2 Responses to “National Associations of Evangelicals Shame”

  1. MDViews said

    Thanks for commenting.

    I am thankful for ardently pro-life Catholic folks of whom their are many. Birthright is mostly a Catholic organization.

    The people in the Catholic pews, however, are generally Democrats first and Catholics second. They have no moral compunction to vote pro-life.

    And, of course God is love. My point was many evangelicals focus only on “God is love” to the exclusion of a God’s equally important attributes; sovereignty, justice, omnicience and power.

  2. Abigail said

    Great job pointing out the moral slide of the NAE. I’m surprised at the number of people who say they are passionately pro-life, but don’t believe that it’s a battle that should be fought politically. They think that if you let it into the political realm you’ll become the most reviled, “one-issue” voter. How uncool.

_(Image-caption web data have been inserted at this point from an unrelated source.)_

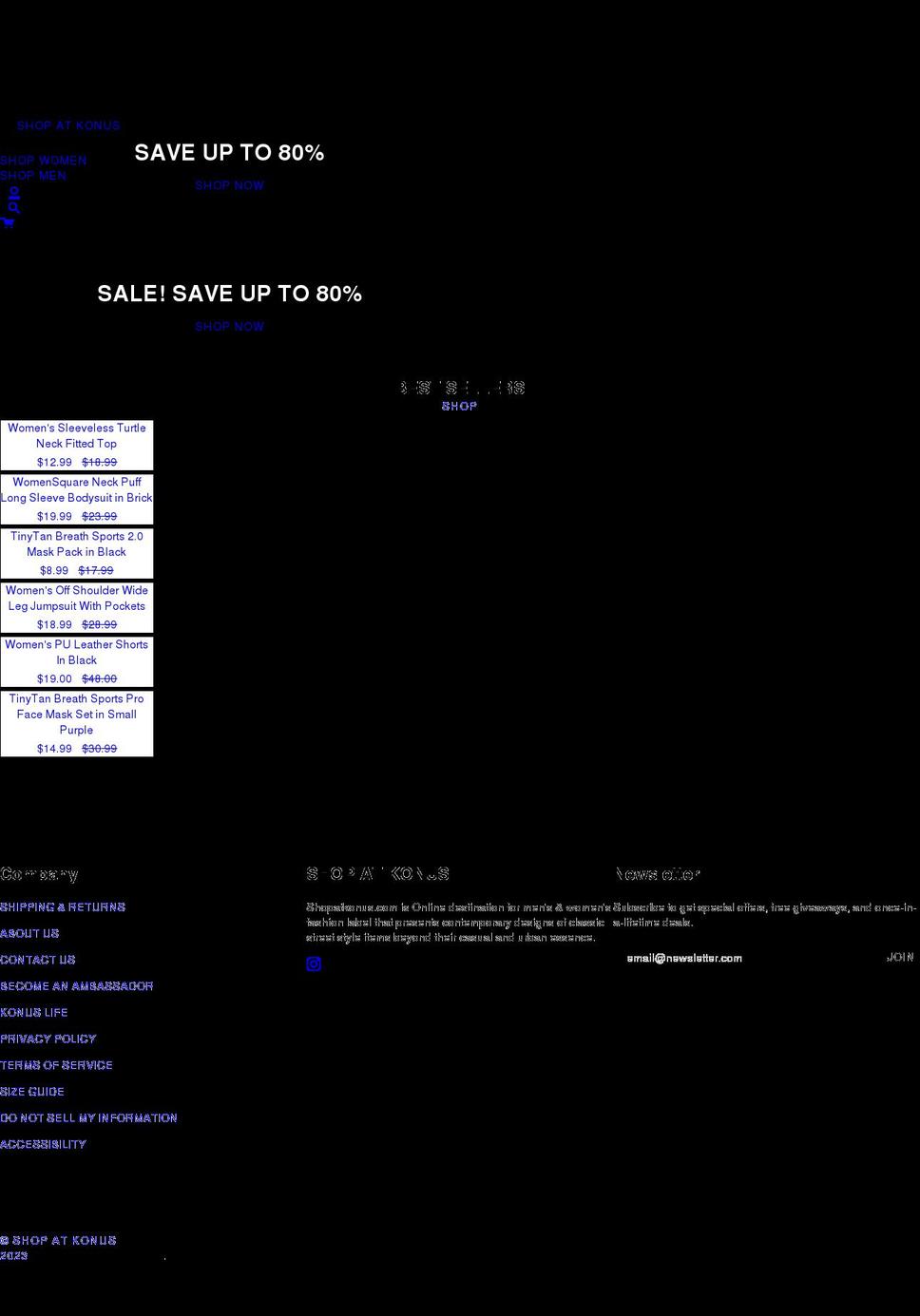 shopatkonus.com shopify website screenshot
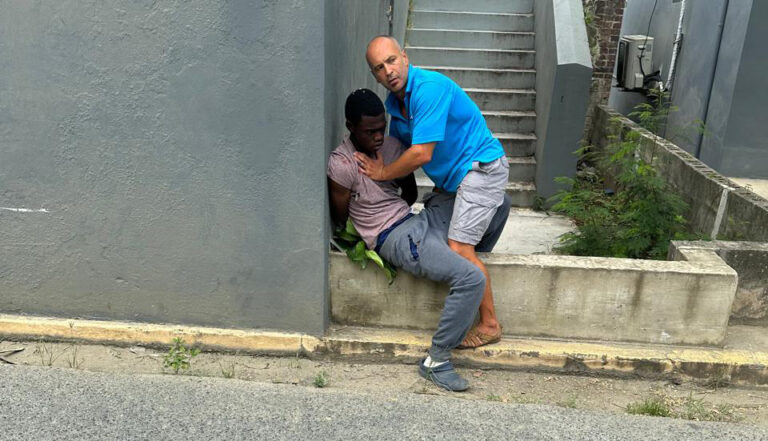 Man Detained in Alleged Break-In, Police Notified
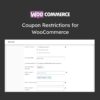 Coupon Restrictions for WooCommerce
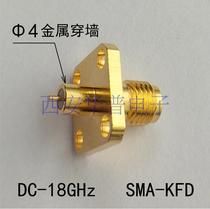 Spot SMA-KFD689-0 8 RF connector 18G flange fixed female base SMA-KFD RF connector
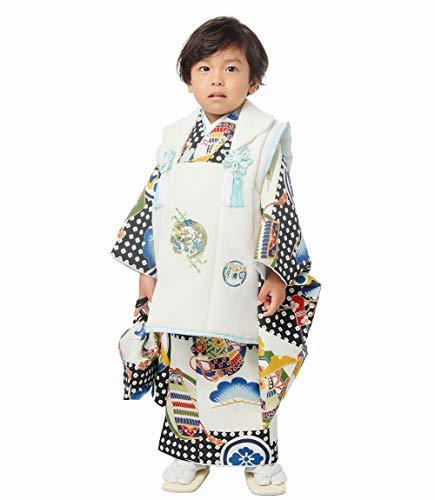 小町kids ブランド 男児 3歳 三歳 被布コート セット 男の子 着物 古典柄 (KKB-1),七五三,男の子,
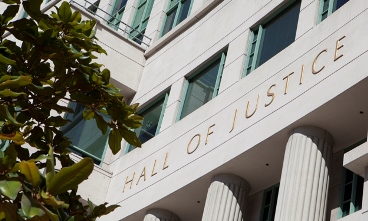 Image of the Hall of Justice Building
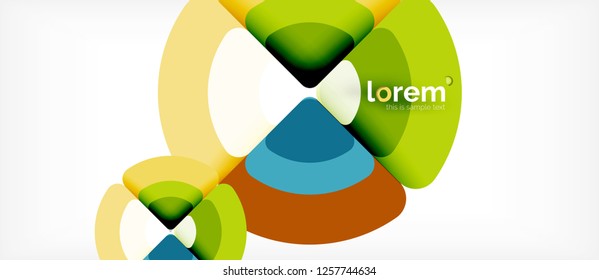 Recorrer el fondo abstracto del círculo. Plantilla de diseño abstracto de moda para presentación de negocios o tecnología o portada de folletos web, fondo de pantalla. Ilustración del vector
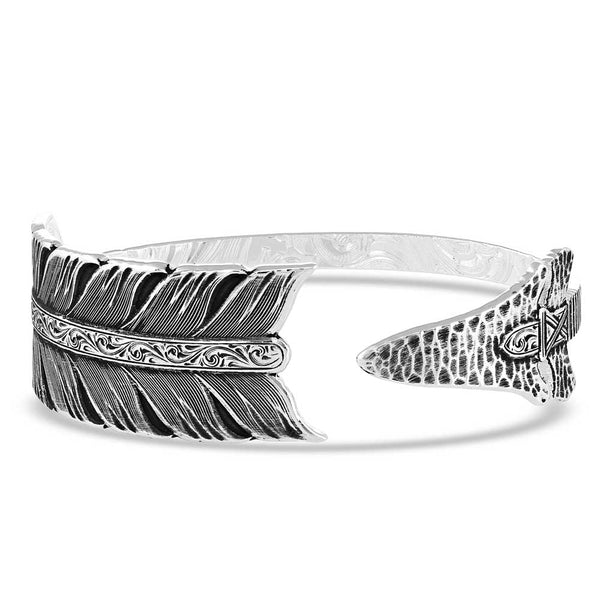 Montana Silversmiths Timber Ridge Arrow Cuff Bracelet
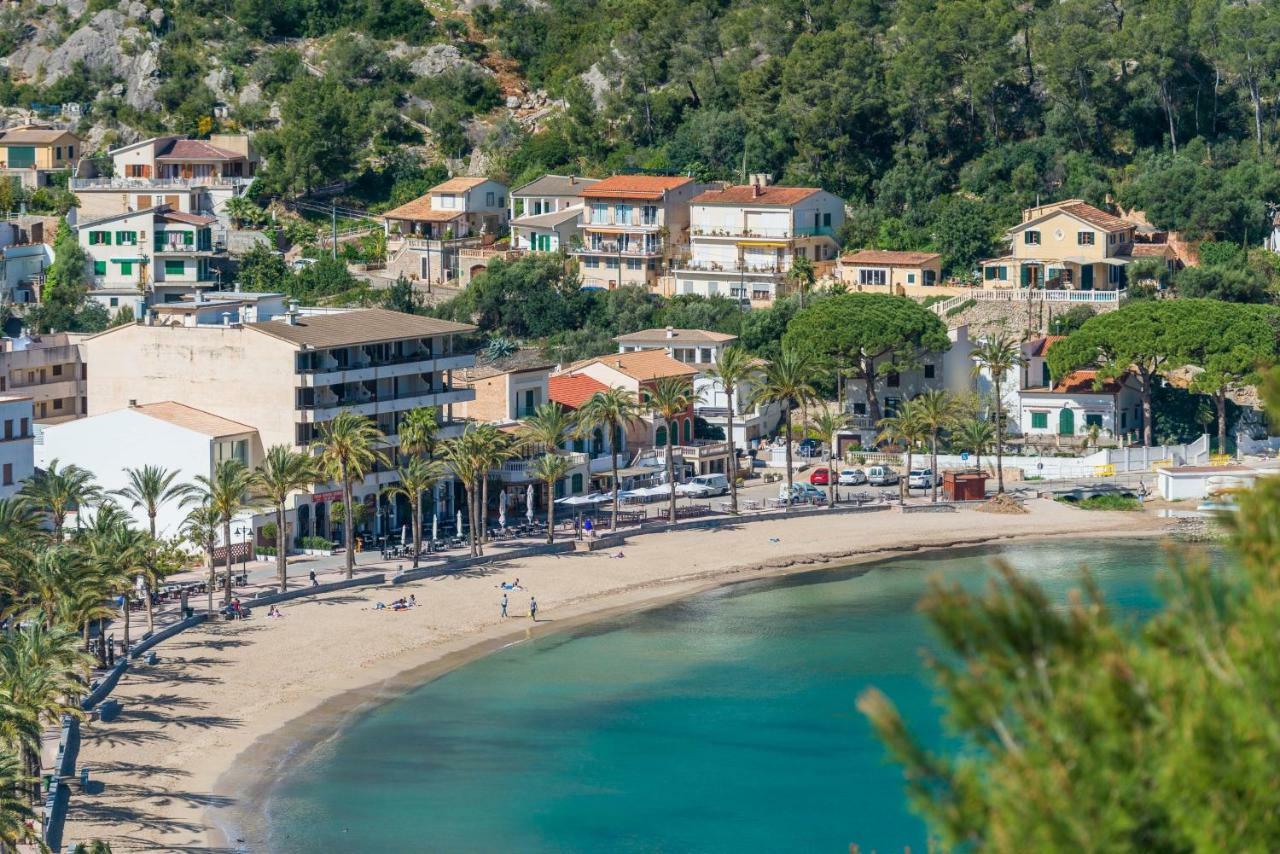 127 négyzetméteres, 2 hálószobás Apartman 2 fürdőszobával Port de Soller területén Kültér fotó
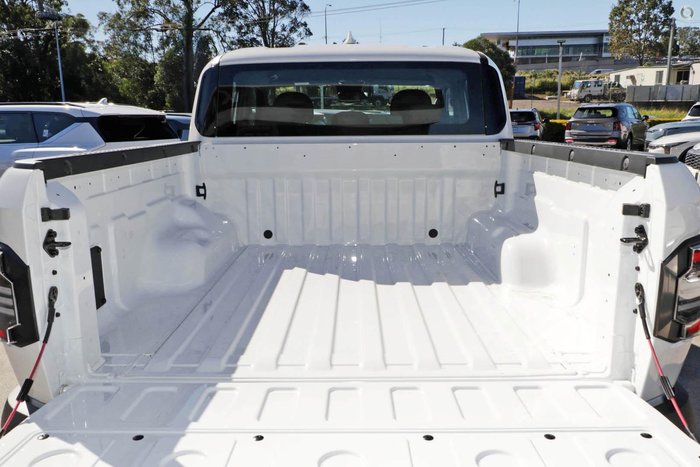 2025 Kia Tasman SX TK MY26 4X4 Dual Range Clear White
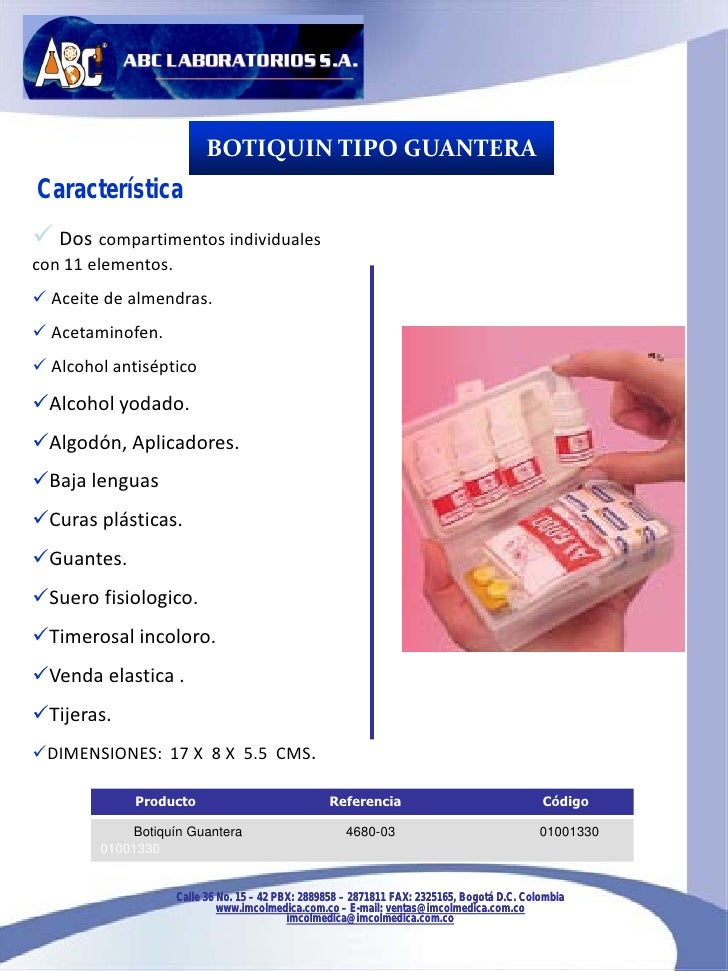 Que Son Los Aplicadores En Un Botiquin - Aplican Compartida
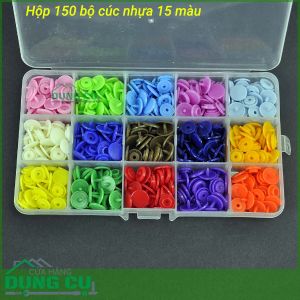 Hộp 150 bộ cúc nhựa dành cho kìm bấm cúc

    Here are my two critiques: 1) by saying, “God is now love” you rightly point out that some wrongly cling to, “God is love” with an understanding of love that is strictly informed by our culture, not real love (the kind of love that would kill His son on the cross). But, nevertheless, “God is love.” So we have to be careful not to make it sound trite, but to give the correct definition of what it means. I am certain that you didn’t mean it as trite, but were pointing out how others have made it trite. But other readers who don’t know you, might read it differently. And 2) you say, “The catholics are even worse.” As a general statement this is true. But (in my opinion) you should make an exception clause, to give credit to those catholics who are fighting hard for life. When I worked at MCCL, probably 75% of the people there were Catholic and they worked tirelessly for life.

    There’s my two cents. Great post.